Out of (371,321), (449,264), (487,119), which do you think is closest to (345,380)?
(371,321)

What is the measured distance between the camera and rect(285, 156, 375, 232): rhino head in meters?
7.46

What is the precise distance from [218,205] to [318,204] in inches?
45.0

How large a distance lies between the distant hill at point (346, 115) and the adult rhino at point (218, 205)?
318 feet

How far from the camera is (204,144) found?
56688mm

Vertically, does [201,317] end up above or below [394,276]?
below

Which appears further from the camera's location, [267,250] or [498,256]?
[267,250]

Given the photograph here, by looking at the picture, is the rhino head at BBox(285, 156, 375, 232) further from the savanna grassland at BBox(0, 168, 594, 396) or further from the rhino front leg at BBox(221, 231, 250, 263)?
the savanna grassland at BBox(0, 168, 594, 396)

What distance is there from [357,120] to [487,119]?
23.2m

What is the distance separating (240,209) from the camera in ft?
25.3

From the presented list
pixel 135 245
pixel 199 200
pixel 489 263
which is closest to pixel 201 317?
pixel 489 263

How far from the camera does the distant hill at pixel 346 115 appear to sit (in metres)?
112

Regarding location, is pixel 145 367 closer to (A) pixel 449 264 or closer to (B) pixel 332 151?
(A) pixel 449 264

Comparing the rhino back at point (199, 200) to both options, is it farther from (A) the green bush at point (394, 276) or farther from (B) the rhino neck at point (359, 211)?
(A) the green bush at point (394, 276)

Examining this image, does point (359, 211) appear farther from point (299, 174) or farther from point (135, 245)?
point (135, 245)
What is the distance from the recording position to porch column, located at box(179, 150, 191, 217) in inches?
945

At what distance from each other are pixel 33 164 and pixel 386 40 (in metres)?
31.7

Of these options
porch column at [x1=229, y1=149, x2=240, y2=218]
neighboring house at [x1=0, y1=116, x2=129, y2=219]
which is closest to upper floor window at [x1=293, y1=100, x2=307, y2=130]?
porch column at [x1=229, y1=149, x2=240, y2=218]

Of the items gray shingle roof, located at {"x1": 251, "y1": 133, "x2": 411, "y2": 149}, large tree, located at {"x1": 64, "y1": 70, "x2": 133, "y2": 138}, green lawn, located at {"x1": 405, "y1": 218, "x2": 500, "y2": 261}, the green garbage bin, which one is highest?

- [THE REQUEST]
Word for word, write out the data.

- [RESPONSE TO THIS EXERCISE]
Out of (371,321), (449,264), (487,119), which do you think is closest to (345,380)?
(371,321)

What is the measured distance between the camera and rect(285, 156, 375, 232): rhino head in meters?
7.46

What is the precise distance from [218,205] to [318,204] in inches?
45.0

How large a distance lies between the distant hill at point (346, 115) and the adult rhino at point (218, 205)?
318 feet

How far from the camera is (204,144) found?
56688mm

Vertically, does [201,317] end up above or below [394,276]?
below

Which appears further from the camera's location, [267,250] or [498,256]?
[267,250]

Given the photograph here, by looking at the picture, is the rhino head at BBox(285, 156, 375, 232) further from the savanna grassland at BBox(0, 168, 594, 396) or further from the rhino front leg at BBox(221, 231, 250, 263)?
the savanna grassland at BBox(0, 168, 594, 396)

What distance is there from [357,120] to [487,119]?
23.2m

What is the distance separating (240,209) from the camera in ft?
25.3

From the presented list
pixel 135 245
pixel 199 200
pixel 489 263
which is closest to pixel 201 317?
pixel 489 263

How far from the camera does the distant hill at pixel 346 115 appear to sit (in metres)?
112

Regarding location, is pixel 145 367 closer to (A) pixel 449 264 or closer to (B) pixel 332 151?
(A) pixel 449 264

Comparing the rhino back at point (199, 200) to both options, is it farther from (A) the green bush at point (394, 276) or farther from (B) the rhino neck at point (359, 211)?
(A) the green bush at point (394, 276)

Examining this image, does point (359, 211) appear farther from point (299, 174) or farther from point (135, 245)?
point (135, 245)
What is the distance from the recording position to porch column, located at box(179, 150, 191, 217) in inches?
945

At what distance from each other are pixel 33 164 and pixel 386 40 (in metres)?
31.7

Of these options
porch column at [x1=229, y1=149, x2=240, y2=218]
neighboring house at [x1=0, y1=116, x2=129, y2=219]
which is closest to upper floor window at [x1=293, y1=100, x2=307, y2=130]?
porch column at [x1=229, y1=149, x2=240, y2=218]

Of the items gray shingle roof, located at {"x1": 251, "y1": 133, "x2": 411, "y2": 149}, large tree, located at {"x1": 64, "y1": 70, "x2": 133, "y2": 138}, green lawn, located at {"x1": 405, "y1": 218, "x2": 500, "y2": 261}, the green garbage bin, which one is highest?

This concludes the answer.